=== PROVIDED DATA ===
# # # # #
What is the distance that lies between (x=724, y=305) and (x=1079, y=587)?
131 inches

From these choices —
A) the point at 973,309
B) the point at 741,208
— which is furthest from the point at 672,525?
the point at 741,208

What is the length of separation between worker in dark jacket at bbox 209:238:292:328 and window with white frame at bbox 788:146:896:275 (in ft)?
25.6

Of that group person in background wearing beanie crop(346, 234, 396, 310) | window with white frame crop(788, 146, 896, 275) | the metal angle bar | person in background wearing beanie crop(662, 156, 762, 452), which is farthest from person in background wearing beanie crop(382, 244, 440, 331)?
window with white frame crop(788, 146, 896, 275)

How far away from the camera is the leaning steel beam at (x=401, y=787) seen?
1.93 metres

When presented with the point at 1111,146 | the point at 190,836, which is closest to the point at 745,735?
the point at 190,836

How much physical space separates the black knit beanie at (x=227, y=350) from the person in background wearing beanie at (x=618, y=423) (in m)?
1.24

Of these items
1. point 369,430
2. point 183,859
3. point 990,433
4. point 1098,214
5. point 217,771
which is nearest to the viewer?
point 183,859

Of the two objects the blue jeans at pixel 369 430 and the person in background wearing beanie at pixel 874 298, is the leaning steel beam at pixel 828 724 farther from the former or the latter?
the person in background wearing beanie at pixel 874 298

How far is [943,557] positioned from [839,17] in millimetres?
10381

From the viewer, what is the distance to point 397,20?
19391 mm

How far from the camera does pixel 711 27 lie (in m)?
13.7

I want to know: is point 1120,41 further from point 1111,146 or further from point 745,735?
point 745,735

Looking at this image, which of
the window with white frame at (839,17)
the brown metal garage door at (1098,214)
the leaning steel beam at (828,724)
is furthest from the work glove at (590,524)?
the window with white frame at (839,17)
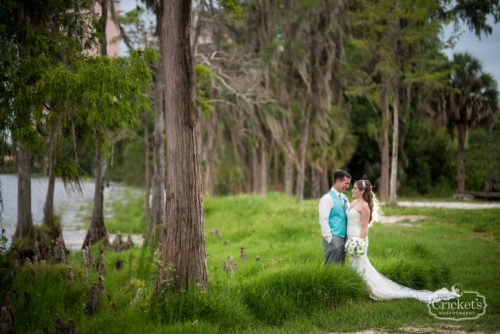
# # # # #
=== DESCRIPTION OF THE TASK ===
Write out again, word for word, everything from the line containing "From these choices —" down to the last of the lines above, leaving the pictures out of your answer.

=== TASK OUTPUT ===
From these choices —
A) the point at 973,309
B) the point at 741,208
— which is furthest from the point at 672,525?
the point at 741,208

What is the length of separation between worker in dark jacket at bbox 209:238:292:328 and window with white frame at bbox 788:146:896:275 (in ft)?
25.6

Of that group person in background wearing beanie crop(346, 234, 396, 310) | window with white frame crop(788, 146, 896, 275) | the metal angle bar | person in background wearing beanie crop(662, 156, 762, 452), which is farthest from person in background wearing beanie crop(382, 244, 440, 331)?
window with white frame crop(788, 146, 896, 275)

How far away from the camera is the leaning steel beam at (x=401, y=787) seen?
1.93 metres

When presented with the point at 1111,146 | the point at 190,836, which is closest to the point at 745,735?
the point at 190,836

How much physical space separates the black knit beanie at (x=227, y=350) from the person in background wearing beanie at (x=618, y=423) (in m)?
1.24

Of these items
1. point 369,430
2. point 183,859
3. point 990,433
4. point 1098,214
5. point 217,771
which is nearest to the viewer?
point 183,859

Of the two objects the blue jeans at pixel 369 430 and the person in background wearing beanie at pixel 874 298, is the leaning steel beam at pixel 828 724 farther from the former or the latter?
the person in background wearing beanie at pixel 874 298

How far is [943,557] positioned from [839,17] in millimetres?
10381

From the viewer, what is the distance to point 397,20?
19391 mm

How far from the camera does pixel 711 27 lie (in m)?
13.7

I want to know: is point 1120,41 further from point 1111,146 or further from point 745,735?
point 745,735

Looking at this image, which of
the window with white frame at (839,17)
the brown metal garage door at (1098,214)
the leaning steel beam at (828,724)
is furthest from the work glove at (590,524)?
the window with white frame at (839,17)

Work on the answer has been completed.